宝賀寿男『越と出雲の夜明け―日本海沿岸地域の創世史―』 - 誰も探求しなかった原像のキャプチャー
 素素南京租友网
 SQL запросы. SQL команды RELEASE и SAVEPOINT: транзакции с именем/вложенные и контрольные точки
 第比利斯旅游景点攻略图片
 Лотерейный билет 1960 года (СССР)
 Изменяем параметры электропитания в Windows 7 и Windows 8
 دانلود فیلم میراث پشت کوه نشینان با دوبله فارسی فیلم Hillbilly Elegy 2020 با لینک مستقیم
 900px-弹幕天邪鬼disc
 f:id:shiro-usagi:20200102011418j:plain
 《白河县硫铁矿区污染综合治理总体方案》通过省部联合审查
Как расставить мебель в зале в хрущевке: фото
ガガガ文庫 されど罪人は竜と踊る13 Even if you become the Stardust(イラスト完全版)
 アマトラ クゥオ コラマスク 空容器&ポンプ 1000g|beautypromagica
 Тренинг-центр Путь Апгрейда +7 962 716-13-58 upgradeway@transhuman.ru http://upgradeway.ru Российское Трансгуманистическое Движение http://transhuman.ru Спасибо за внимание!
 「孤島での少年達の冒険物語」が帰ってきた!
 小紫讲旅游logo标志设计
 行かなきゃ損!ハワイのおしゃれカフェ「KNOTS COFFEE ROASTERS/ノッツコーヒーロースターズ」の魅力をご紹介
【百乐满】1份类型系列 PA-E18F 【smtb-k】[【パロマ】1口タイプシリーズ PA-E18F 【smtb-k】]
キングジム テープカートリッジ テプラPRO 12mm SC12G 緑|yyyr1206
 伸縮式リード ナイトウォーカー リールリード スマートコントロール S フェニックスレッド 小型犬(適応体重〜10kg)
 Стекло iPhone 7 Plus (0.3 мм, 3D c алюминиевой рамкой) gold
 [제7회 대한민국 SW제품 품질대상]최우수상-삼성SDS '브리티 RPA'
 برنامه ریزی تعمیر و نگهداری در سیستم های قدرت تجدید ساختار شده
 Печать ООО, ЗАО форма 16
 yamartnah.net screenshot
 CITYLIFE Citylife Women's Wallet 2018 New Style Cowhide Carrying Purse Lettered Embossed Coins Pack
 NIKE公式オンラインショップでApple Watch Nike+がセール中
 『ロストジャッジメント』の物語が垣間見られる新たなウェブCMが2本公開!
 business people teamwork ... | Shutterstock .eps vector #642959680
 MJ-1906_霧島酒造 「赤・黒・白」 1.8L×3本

-- -- --

» **ASSIGNMENT**
Every record above is to be transcribed exactly.

» **RESPONSE**
宝賀寿男『越と出雲の夜明け―日本海沿岸地域の創世史―』 - 誰も探求しなかった原像のキャプチャー
 素素南京租友网
 SQL запросы. SQL команды RELEASE и SAVEPOINT: транзакции с именем/вложенные и контрольные точки
 第比利斯旅游景点攻略图片
 Лотерейный билет 1960 года (СССР)
 Изменяем параметры электропитания в Windows 7 и Windows 8
 دانلود فیلم میراث پشت کوه نشینان با دوبله فارسی فیلم Hillbilly Elegy 2020 با لینک مستقیم
 900px-弹幕天邪鬼disc
 f:id:shiro-usagi:20200102011418j:plain
 《白河县硫铁矿区污染综合治理总体方案》通过省部联合审查
Как расставить мебель в зале в хрущевке: фото
ガガガ文庫 されど罪人は竜と踊る13 Even if you become the Stardust(イラスト完全版)
 アマトラ クゥオ コラマスク 空容器&ポンプ 1000g|beautypromagica
 Тренинг-центр Путь Апгрейда +7 962 716-13-58 upgradeway@transhuman.ru http://upgradeway.ru Российское Трансгуманистическое Движение http://transhuman.ru Спасибо за внимание!
 「孤島での少年達の冒険物語」が帰ってきた!
 小紫讲旅游logo标志设计
 行かなきゃ損!ハワイのおしゃれカフェ「KNOTS COFFEE ROASTERS/ノッツコーヒーロースターズ」の魅力をご紹介
【百乐满】1份类型系列 PA-E18F 【smtb-k】[【パロマ】1口タイプシリーズ PA-E18F 【smtb-k】]
キングジム テープカートリッジ テプラPRO 12mm SC12G 緑|yyyr1206
 伸縮式リード ナイトウォーカー リールリード スマートコントロール S フェニックスレッド 小型犬(適応体重〜10kg)
 Стекло iPhone 7 Plus (0.3 мм, 3D c алюминиевой рамкой) gold
 [제7회 대한민국 SW제품 품질대상]최우수상-삼성SDS '브리티 RPA'
 برنامه ریزی تعمیر و نگهداری در سیستم های قدرت تجدید ساختار شده
 Печать ООО, ЗАО форма 16
 yamartnah.net screenshot
 CITYLIFE Citylife Women's Wallet 2018 New Style Cowhide Carrying Purse Lettered Embossed Coins Pack
 NIKE公式オンラインショップでApple Watch Nike+がセール中
 『ロストジャッジメント』の物語が垣間見られる新たなウェブCMが2本公開!
 business people teamwork ... | Shutterstock .eps vector #642959680
 MJ-1906_霧島酒造 「赤・黒・白」 1.8L×3本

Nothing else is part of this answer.